=== STATED GOAL ===
Can you extend the piece below on community organizing, picking up after its final sentence, which ends "how they can build their own power"?

=== EXCERPT TO READ ===
* Start *

In 2011, I found myself in a Birmingham Convent at the board meeting of Citizens UK, the community organising body that pioneered the Living Wage.
With the director Penny Woolcock, we’d been trying to get a film off the ground about two gangs in Birmingham who had been killing each other for years. Finding funding was difficult. We didn’t have a method for reconciling the two groups.
Community organising comes to the rescue
Citizens UK provided a set of contacts in Birmingham who gave us seed money. Citizens provided training which members of both gangs undertook and helped them create relationships which eventually led to a truce, brought about by the film One Mile Away.
As recent articles on Wonkhe have shown, community organising is also being adopted in HE. If it can heal actual gang rivalries, it also stands a chance of curing some of the more distanced relationships in our sector.
It’s hard to explain what community organising is. It doesn’t fit neatly into our binary concept of society as state and market. In fact, it embodies a way of thinking of society as made up of actors from the state, market and civil society, and makes a further argument that society works best when they are broadly in balance.
At its simplest, community organising is relational politics. It seeks to build power through individuals coming together to get to know each other, find things they have in common, turn those into a common interest which they work to realise.
How it works
Another reason it’s hard to explain community organising is that it defies some stereotypes about what civil society organisations are like. We sometimes conceive of charities or NGOs as worthy and pure, standing removed from power, and making absolutist claims.
Community organising is subtly different – it seeks to identify those who can make the decisions that will bring about the change they want, but is determined never to be a supplicant. Instead, members are trained to do a power analysis to work out how they can build their own power.

* End *

=== DATA EXTRACT ===
* Start *

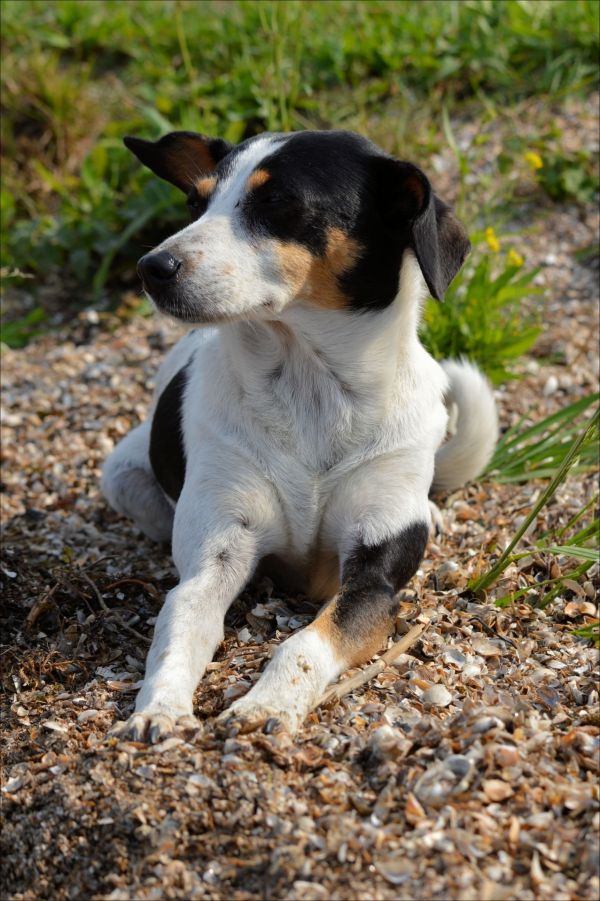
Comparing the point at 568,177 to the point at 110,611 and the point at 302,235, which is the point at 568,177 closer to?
the point at 302,235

* End *

=== ANSWER TO THIS PROBLEM ===
This is sometimes done in surprising ways. Saul Alinsky, the theoretician of community organising, gives the example from the 1960s of a group who wanted Mayor Daley to follow through on some commitments for poor black people on the city’s South Side. They targeted O’Hare Airport, Daley’s “pride and joy”, and essentially threatened to occupy the airport’s toilets, preventing travellers meeting their urgent needs after coming off the plane. The threat (of the “shit in”) was enough for City Hall to agree to their demands.
As Wonkhe’s series of articles has shown, community organising is making an impact in higher education. The campaign for the Living Wage started at Queen Mary University – now, 100 universities and students’ unions pay the Living Wage. At King’s, community organising led to a focus on how to support sixth formers from around the university to get into the university.
Why would a vice-chancellor want community organising in their university? Surely building the power of staff and students will reduce their power?
I think that’s the wrong way of thinking about power. Instead, I’d make the difference between effective and ineffective power. Effective power allows different people to work out what they want and bring it about. Vice-chancellors can’t do anything sitting around in a room by themselves. They need partners they can work with and community organising helps create groups who have clear demands and can turn them into reality.
So at UAL we have started a partnership with Citizens UK which is providing training, building our relationships with our local communities and helping us identify areas we can make a difference.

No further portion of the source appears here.